# [TASK OBJECTIVE]
Please lay out the listing below as a Markdown table with the columns "Row" and "Line", one row per line and blank lines left out. Begin at the line that has "From this view, which from among" and stop after the last line of the listing.

Spatial question entries
• • • •

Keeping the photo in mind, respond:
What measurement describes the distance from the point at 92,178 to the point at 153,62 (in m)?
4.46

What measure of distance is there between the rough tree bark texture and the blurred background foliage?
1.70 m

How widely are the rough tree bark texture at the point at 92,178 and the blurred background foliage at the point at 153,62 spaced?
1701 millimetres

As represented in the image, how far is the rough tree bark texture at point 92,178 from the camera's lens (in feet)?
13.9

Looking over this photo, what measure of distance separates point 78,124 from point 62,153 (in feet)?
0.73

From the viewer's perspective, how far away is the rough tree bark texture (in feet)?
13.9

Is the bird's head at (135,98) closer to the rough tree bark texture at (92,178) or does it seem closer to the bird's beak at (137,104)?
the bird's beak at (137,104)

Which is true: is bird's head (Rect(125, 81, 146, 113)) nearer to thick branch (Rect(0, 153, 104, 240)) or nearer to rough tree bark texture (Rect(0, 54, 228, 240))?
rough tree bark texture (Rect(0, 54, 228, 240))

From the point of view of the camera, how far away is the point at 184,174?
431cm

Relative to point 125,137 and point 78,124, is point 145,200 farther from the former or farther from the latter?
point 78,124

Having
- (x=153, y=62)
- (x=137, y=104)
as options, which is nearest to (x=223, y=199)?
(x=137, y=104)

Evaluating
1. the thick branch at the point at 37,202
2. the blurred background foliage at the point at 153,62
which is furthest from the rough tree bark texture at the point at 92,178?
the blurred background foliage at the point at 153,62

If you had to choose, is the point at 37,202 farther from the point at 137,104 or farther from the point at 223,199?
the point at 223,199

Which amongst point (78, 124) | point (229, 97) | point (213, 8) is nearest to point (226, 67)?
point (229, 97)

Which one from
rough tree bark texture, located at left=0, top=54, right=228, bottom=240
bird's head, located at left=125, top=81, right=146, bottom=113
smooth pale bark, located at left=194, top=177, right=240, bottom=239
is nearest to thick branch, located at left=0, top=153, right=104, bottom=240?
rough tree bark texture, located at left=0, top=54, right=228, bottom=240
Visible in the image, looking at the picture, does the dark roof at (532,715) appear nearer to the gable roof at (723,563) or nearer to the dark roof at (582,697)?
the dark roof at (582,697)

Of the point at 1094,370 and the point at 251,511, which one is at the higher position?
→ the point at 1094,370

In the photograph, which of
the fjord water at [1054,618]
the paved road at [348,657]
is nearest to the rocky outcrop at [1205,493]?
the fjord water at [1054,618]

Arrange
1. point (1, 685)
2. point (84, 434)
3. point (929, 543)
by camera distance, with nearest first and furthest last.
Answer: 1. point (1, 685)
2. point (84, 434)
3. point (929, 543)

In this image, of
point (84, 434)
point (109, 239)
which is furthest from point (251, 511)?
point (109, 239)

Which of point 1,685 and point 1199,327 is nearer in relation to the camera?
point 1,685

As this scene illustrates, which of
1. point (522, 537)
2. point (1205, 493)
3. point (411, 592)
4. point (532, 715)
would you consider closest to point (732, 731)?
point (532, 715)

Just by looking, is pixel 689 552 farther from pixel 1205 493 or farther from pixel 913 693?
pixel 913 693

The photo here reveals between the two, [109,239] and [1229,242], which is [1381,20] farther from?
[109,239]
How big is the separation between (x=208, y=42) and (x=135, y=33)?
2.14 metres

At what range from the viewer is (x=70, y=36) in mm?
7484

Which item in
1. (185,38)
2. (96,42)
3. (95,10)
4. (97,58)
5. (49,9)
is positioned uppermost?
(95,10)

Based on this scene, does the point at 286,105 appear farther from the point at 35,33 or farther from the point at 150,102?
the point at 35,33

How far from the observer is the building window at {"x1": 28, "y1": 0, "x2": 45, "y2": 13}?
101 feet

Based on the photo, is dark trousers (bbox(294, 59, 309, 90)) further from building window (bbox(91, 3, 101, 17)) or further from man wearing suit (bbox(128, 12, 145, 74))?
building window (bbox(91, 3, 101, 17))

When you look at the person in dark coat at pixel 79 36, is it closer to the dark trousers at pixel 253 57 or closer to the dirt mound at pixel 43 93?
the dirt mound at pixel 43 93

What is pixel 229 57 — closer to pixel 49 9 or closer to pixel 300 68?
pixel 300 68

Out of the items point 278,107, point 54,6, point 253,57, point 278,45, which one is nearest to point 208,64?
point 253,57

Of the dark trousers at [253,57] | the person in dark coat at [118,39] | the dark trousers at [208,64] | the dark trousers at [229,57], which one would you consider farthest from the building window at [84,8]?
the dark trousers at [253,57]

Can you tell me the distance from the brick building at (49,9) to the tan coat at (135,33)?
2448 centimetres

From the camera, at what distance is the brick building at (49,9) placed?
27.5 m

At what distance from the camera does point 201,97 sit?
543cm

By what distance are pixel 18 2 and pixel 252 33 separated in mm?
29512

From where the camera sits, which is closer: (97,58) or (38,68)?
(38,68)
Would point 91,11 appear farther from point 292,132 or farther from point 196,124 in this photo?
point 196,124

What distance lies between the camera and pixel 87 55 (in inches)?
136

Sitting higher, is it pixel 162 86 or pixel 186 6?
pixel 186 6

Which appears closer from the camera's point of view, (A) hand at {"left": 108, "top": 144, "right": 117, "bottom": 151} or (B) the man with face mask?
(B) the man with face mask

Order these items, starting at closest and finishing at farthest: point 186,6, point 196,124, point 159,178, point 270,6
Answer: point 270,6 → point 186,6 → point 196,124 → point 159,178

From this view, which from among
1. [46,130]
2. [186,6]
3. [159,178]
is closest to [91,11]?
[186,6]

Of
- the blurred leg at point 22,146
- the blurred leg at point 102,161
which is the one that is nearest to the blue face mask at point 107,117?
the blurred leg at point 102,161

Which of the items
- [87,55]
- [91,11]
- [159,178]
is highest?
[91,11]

• • • •

# [RESPONSE]
| Row | Line |
|---|---|
| 1 | From this view, which from among |
| 2 | 1. [46,130] |
| 3 | 2. [186,6] |
| 4 | 3. [159,178] |
| 5 | is closest to [91,11]? |
| 6 | [186,6] |
| 7 | Of |
| 8 | - the blurred leg at point 22,146 |
| 9 | - the blurred leg at point 102,161 |
| 10 | which is the one that is nearest to the blue face mask at point 107,117? |
| 11 | the blurred leg at point 102,161 |
| 12 | Which of the items |
| 13 | - [87,55] |
| 14 | - [91,11] |
| 15 | - [159,178] |
| 16 | is highest? |
| 17 | [91,11] |